Aziraphale eyed up the multitude of plates crammed onto the small table, Crowley was busy offloading anything he could onto the floor or the table next to them to make space.

“What is it all?”

Crowley started pointing at dishes, “Well, pretty sure you know what hummus is. That’s falafel, it’s vegetarian, chickpeas and herbs and stuff. Then this is labneh, sort of a minty yoghurt dip, just stick whatever you fancy in it. Then I just got a selection of grilled meats, some couscous and finally some pitta to kind of scoop it all up with. Nothing is too spicy, wasn’t sure how you felt about that, so, uh, go for it.” Crowley tore off some bread and tucked in, using it to scoop up bits from each dish to eat.

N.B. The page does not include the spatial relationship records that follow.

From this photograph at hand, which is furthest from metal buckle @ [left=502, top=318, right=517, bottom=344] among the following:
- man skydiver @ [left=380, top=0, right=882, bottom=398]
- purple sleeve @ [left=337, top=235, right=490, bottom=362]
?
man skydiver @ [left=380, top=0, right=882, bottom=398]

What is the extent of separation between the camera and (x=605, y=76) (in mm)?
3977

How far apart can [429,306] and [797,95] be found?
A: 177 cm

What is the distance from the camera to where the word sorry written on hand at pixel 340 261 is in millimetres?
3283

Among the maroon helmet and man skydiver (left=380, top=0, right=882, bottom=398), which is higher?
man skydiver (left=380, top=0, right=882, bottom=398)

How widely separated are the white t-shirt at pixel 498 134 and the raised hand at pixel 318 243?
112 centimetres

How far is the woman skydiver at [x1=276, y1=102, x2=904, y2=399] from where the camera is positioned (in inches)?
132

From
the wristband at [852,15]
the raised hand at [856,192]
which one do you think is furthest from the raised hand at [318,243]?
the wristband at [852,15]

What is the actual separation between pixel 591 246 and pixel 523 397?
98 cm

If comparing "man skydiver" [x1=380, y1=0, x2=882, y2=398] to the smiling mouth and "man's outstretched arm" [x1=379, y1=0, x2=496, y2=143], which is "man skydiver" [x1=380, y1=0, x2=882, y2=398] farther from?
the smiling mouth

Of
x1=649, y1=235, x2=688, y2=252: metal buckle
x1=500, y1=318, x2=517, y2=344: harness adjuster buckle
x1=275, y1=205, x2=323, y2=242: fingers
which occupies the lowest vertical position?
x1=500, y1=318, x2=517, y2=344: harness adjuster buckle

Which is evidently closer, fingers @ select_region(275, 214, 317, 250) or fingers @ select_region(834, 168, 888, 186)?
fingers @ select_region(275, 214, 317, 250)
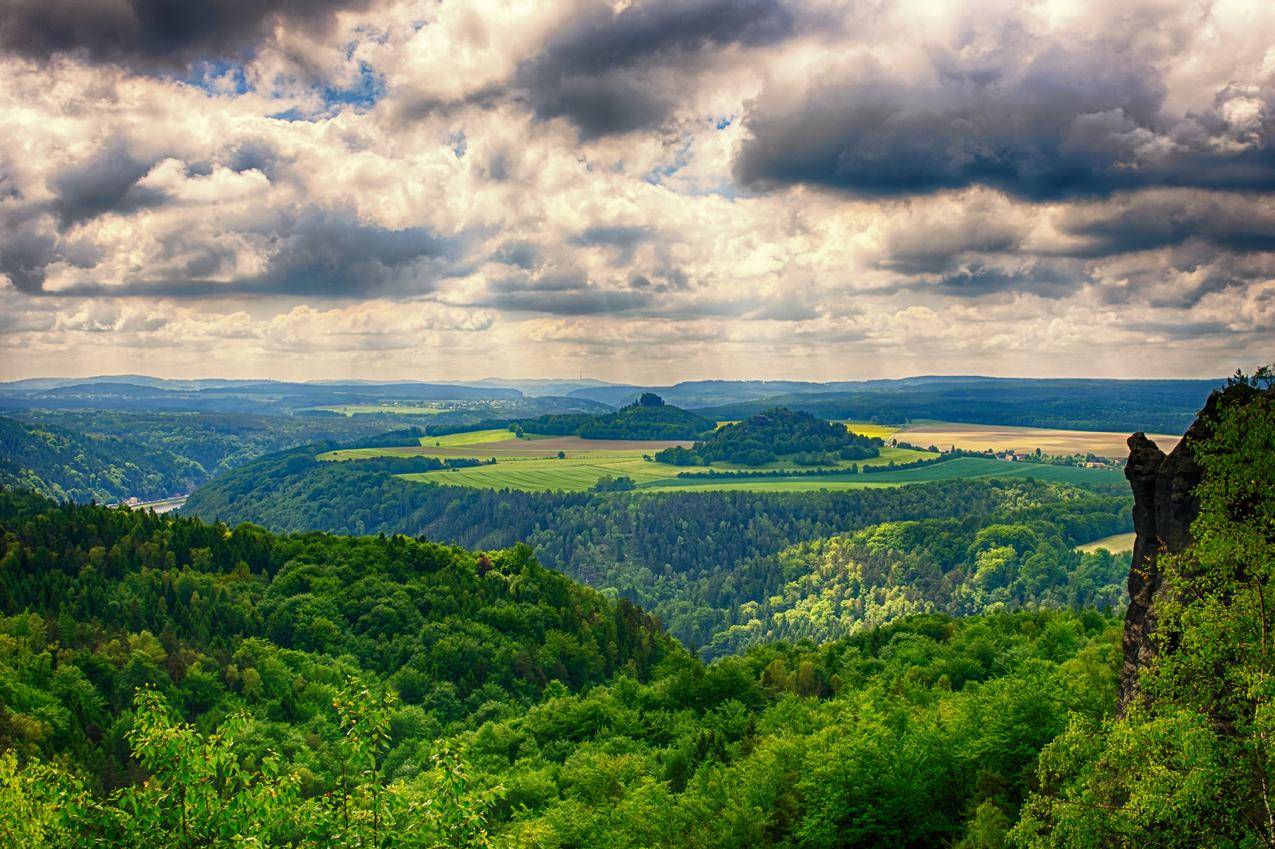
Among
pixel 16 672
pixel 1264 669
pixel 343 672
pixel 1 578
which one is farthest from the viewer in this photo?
pixel 1 578

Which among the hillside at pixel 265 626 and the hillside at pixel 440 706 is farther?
the hillside at pixel 265 626

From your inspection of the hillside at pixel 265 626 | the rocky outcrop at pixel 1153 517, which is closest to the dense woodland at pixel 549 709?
the hillside at pixel 265 626

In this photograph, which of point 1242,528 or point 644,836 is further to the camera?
point 644,836

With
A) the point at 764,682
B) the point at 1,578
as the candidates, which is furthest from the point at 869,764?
the point at 1,578

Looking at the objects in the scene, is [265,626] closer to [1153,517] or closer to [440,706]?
[440,706]

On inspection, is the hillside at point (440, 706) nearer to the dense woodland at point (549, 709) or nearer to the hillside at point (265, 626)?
the dense woodland at point (549, 709)

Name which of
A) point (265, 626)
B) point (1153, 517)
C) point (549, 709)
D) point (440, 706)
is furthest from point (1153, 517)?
point (265, 626)

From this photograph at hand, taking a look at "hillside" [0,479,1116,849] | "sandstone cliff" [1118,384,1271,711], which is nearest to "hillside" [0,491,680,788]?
"hillside" [0,479,1116,849]

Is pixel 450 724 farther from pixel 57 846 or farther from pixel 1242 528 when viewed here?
pixel 1242 528
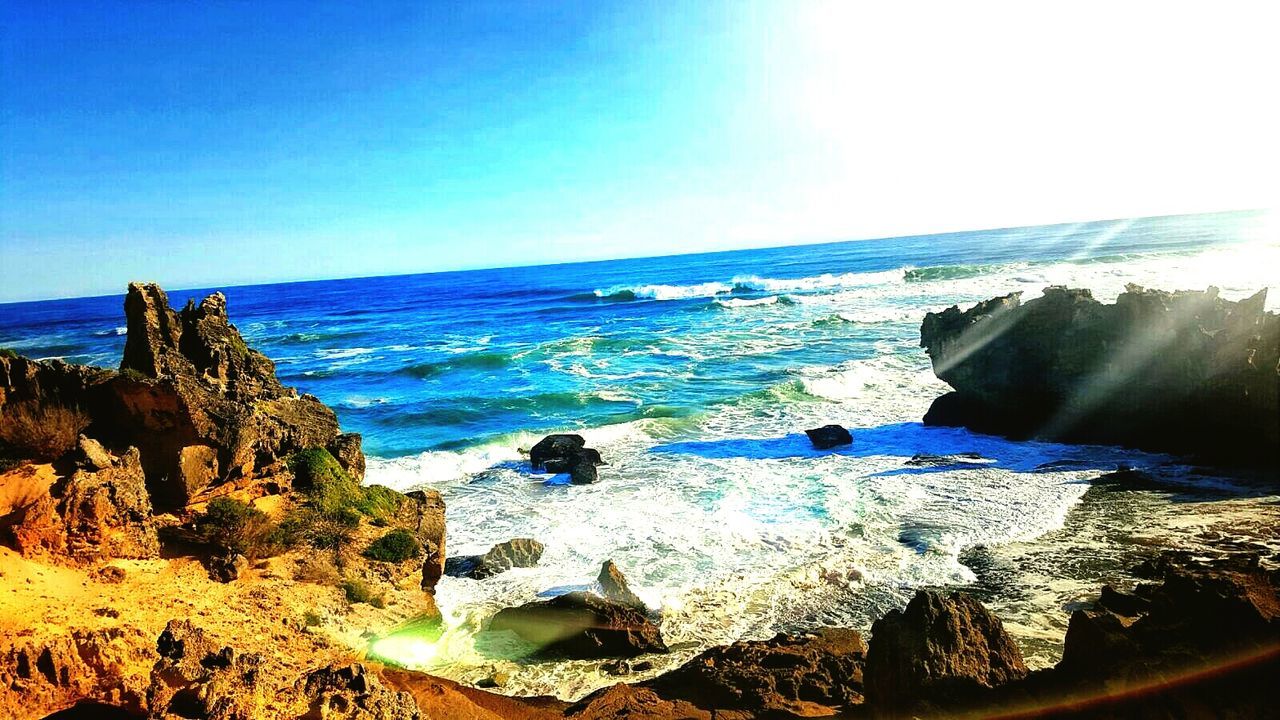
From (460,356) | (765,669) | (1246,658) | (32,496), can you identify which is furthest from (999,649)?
(460,356)

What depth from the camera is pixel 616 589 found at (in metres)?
9.09

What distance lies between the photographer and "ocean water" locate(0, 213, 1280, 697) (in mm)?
9117

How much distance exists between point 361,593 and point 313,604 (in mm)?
630

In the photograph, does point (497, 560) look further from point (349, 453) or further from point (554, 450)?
point (554, 450)

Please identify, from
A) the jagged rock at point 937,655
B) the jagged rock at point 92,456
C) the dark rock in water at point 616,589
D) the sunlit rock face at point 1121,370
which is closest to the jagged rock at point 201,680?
the jagged rock at point 92,456

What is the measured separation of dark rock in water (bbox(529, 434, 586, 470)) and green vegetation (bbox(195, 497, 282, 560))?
919 centimetres

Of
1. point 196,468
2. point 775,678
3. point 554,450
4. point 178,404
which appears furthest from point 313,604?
point 554,450

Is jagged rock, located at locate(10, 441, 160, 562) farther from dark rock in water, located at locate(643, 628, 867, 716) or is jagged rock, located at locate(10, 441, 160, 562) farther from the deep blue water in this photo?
the deep blue water

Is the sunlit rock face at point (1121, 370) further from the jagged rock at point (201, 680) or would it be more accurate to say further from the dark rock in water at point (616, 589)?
the jagged rock at point (201, 680)

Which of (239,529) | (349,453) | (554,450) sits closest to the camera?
(239,529)

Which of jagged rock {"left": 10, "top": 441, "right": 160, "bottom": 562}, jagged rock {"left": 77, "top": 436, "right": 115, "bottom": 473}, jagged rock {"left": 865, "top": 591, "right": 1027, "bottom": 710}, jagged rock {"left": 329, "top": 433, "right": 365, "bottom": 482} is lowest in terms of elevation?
jagged rock {"left": 865, "top": 591, "right": 1027, "bottom": 710}

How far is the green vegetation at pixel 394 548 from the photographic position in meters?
8.43

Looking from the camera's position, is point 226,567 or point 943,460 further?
point 943,460

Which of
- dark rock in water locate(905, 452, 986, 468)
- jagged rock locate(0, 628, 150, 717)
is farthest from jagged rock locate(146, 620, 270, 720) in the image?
dark rock in water locate(905, 452, 986, 468)
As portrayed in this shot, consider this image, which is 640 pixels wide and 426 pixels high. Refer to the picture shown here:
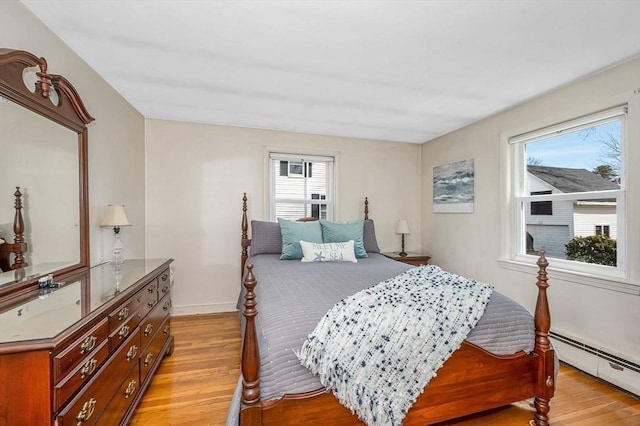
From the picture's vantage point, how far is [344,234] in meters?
3.30

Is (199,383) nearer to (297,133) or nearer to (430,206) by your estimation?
(297,133)

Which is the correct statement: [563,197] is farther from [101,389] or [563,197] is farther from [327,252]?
[101,389]

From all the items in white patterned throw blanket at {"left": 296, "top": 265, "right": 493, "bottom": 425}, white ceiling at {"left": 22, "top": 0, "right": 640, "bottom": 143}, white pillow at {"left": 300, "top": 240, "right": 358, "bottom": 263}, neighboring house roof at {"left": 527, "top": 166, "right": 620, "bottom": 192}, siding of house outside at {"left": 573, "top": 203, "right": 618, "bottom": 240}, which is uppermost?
white ceiling at {"left": 22, "top": 0, "right": 640, "bottom": 143}

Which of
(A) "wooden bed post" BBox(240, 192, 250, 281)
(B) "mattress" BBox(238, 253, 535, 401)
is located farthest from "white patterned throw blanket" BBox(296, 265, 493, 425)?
(A) "wooden bed post" BBox(240, 192, 250, 281)

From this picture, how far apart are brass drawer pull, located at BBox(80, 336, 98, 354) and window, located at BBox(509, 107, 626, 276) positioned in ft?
11.0

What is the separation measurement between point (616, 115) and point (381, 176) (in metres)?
2.49

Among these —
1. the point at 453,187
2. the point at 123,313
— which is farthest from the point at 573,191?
the point at 123,313

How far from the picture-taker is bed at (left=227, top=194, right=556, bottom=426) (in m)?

Aziraphale watched him for a moment, “Well, when in Rome I suppose.” He said quietly and followed suit, dropping little bits of yoghurt and couscous until he got the hang of balancing the loaded bread, Crowley smiled at him and continued.

“So anyway, delicate subjects, one of the subjects I like to talk about is gender. Society's gender roles, how they play out for authors and characters, but also for the students themselves. Their idea of gender, and how those biases can influence them.”

“Doesn’t seem to controversial, we have plenty of similar lectures at King’s”

“Yeah, well, I taught that semester dressed as a woman.”

Aziraphale swallowed the piece of lamb in his mouth whole and tried to choke on it silently with little success. “That was deliberately timed.” He accused, around coughing.

“Lil’ bit. Maybe.” Crowley grinned and handed him a glass of water.

Aziraphale took a large swallow, “Is that, um, something you do often?”

Crowley raised an eyebrow, “Dress as a woman, or teach my lectures dressed as a woman?”

“Both? Either?” Aziraphale looked a bit bewildered and Crowley took pity on him.

“Generally speaking, most of the time, no, I do not dress as a woman, and that was the first time I had done it for a lecture. It obviously didn’t work out very well for me, so I doubt I’ll be repeating it.”

“Shame.” Azirapahle looked mortified as soon as the word left his mouth. 

Crowley grinned at him.“Is it now?”

“Well,” Aziraphale cleared his throat, “I can see how it would be a good learning tool, particularly for those students who have the privilege of not having to consider those things in their general lives.”

“That’s what I thought, the head of my department disagreed.” Crowley shrugged, “It is what it is, can’t change it.”

“Still, it’s a shame to hear about such close mindedness inside any centre of learning.”

Crowley shrugged, “That’s the problem with it though, especially subjects like yours, if you don’t make an effort, it’s easy to just keep teaching the same outdated notions that have always been taught. That’s the point I was trying to make with my reviews on your publications. What you wrote has already been said, it’s not new, it’s not exciting. It doesn’t consider the source material in a new light, or with new context. It doesn’t hold it up against contemporary literature, or popular literature and ask about the similarities as well as the differences.” Crowley was getting more animated and was gesticulating wildly with a piece of loaded pitta bread. Aziraphale reached out one hand and gently calmed the flailing arm down as Crowley continued his rant, “I mean take something like Shadow Chronicles right.”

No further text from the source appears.